While the symptoms seen in patients exposed to high ambient levels of fungal elements can vary a great deal among different individuals, a fairly consistent pattern of illness is seen in patients presenting with sufficient symptoms to warrant seeing a physician. Most patients describe a progression of symptoms beginning a few months to a few years after the onset of exposure (e.g., moving into a mold-infested house). Initially the complaints are nasopharyngeal (sore throats, hoarseness, stuffy nose, transient hearing loss), or pulmonary (cough, wheezing, shortness of breath). With time, symptoms progress to include headaches, fatigue, rashes, vertigo, muscle and joint pain, fever, recurrent sinus or ear infections, etc (Rylander, 1994). Many of these symptoms are the result of an overactive immune system trying desperately to overcome what it perceives to be an overwhelming infection.
The immune system generates antibodies to the absorbed materials (or antigens). These antibodies react with the antigens to form immune complexes, which is all part of the body’s normal immune elimination function. These complexes are quickly taken up by scavenger cells, which remove the complexes from the circulation thus limiting their inflammatory effects. When complex formation continues over a long period of time, this clearing mechanism can become overloaded.
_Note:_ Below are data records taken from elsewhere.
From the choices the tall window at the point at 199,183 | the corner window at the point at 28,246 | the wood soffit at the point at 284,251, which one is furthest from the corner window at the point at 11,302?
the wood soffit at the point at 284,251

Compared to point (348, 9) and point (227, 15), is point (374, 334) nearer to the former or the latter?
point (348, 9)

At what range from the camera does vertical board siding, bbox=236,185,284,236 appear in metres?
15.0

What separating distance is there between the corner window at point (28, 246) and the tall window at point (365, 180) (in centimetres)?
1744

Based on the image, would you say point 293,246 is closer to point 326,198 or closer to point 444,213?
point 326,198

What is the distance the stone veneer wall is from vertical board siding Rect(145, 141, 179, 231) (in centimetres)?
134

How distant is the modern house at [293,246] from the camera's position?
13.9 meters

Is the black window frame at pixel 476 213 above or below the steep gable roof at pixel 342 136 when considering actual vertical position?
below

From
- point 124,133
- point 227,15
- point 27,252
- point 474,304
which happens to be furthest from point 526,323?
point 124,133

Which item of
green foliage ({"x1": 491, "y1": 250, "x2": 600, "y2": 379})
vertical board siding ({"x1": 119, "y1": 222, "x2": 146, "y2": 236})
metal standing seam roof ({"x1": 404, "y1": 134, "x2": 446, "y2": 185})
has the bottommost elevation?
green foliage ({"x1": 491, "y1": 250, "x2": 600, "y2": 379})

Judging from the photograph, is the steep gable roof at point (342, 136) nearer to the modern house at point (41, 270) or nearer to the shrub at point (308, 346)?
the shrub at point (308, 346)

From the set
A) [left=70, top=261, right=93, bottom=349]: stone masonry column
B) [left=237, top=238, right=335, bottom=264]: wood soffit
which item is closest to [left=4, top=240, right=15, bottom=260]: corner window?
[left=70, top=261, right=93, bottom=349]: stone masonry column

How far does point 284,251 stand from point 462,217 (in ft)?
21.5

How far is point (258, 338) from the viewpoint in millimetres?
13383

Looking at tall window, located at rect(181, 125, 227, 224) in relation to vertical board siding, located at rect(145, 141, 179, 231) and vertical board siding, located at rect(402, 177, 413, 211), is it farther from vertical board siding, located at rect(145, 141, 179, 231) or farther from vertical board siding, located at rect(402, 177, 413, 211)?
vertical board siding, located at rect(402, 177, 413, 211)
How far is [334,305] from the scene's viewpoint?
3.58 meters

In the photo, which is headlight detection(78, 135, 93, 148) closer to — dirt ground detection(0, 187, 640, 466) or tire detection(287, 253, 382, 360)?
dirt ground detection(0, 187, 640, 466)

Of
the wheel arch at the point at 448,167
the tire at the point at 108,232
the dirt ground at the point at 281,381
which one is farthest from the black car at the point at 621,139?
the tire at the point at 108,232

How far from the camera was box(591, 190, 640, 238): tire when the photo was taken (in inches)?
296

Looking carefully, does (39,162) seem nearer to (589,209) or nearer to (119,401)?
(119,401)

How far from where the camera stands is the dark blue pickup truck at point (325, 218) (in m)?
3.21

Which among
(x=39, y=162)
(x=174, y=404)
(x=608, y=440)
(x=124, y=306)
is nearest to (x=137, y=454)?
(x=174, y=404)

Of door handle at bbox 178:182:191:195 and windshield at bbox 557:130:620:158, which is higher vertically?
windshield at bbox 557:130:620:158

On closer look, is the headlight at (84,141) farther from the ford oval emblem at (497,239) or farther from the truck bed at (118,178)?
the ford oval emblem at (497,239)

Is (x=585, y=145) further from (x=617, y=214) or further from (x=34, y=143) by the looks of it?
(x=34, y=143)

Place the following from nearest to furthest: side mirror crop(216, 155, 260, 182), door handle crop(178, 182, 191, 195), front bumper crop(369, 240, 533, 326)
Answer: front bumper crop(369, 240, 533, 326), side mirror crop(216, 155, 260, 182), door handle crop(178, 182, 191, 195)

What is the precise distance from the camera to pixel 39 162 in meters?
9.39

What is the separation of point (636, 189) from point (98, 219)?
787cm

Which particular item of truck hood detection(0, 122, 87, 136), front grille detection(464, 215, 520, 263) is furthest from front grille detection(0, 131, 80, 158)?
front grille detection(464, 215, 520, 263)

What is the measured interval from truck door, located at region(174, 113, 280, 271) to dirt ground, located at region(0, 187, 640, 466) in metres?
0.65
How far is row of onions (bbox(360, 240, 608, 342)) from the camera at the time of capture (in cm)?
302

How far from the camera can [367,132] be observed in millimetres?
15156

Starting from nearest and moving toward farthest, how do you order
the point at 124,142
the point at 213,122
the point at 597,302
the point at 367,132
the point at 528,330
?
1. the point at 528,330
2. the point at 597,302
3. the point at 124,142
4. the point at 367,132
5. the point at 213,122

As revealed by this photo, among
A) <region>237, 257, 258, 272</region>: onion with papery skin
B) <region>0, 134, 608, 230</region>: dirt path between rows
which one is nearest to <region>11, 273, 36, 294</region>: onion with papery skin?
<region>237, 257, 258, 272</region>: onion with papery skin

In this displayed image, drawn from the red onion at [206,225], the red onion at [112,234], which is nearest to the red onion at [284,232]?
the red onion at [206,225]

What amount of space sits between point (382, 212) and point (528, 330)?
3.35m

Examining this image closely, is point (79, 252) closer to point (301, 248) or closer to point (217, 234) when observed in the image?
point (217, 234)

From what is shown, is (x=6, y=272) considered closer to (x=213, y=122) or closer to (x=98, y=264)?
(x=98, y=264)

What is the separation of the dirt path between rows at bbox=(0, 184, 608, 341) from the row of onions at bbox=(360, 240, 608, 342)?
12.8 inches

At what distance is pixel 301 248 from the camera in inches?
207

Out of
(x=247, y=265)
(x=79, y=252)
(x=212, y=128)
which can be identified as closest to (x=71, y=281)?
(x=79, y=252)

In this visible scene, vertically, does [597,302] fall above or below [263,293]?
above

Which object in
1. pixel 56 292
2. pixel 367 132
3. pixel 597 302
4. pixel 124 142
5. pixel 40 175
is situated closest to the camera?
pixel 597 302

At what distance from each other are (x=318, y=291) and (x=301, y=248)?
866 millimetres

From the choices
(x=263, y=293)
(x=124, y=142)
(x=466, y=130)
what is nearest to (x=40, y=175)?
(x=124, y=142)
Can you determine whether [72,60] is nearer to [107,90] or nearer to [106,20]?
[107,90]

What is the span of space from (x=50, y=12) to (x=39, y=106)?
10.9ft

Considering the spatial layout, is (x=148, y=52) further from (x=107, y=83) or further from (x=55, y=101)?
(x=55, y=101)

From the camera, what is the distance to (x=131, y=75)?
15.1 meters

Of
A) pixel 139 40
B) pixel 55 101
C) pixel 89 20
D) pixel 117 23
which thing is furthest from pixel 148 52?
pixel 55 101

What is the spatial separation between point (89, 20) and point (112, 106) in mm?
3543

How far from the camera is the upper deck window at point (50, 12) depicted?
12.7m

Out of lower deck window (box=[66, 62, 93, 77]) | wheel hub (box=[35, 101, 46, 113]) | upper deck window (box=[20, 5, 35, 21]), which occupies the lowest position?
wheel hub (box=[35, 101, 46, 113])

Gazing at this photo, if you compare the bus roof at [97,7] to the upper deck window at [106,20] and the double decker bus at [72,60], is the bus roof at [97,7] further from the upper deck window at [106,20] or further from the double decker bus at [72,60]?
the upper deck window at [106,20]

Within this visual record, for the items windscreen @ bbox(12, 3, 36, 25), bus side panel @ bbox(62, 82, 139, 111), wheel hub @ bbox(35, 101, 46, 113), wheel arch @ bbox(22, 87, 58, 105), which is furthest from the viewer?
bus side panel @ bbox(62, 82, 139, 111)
The complexes then remain in the blood stream causing myriad symptoms, known to clinical immunologists as serum sickness or immune complex disease (Cochrane et al., 1973). To the patient, the symptoms appear to be a severe, unrelenting flu syndrome. When one looks up in the older literature the classical symptoms seen in serum sickness, they are exactly those symptoms the patients with fungal illness describe to their physician (Von Pirquet, 1951).
Since hypersensitivity states develop only after relatively long exposure times, normal children under ten years of age do not have significant antibody titers to fungi. However, when children experience very high exposure levels in the home or school, measurable antibody levels appear rather quickly, i.e., within a few months of exposure. Normal mature adults living in temperate or tropical climates commonly show antibody activity toward fungi and experience symptoms following unusual exposures. The onset of symptoms often follow exposures by one or two days, are not recognized for what they are, and are likely to be diagnosed as a virus infection.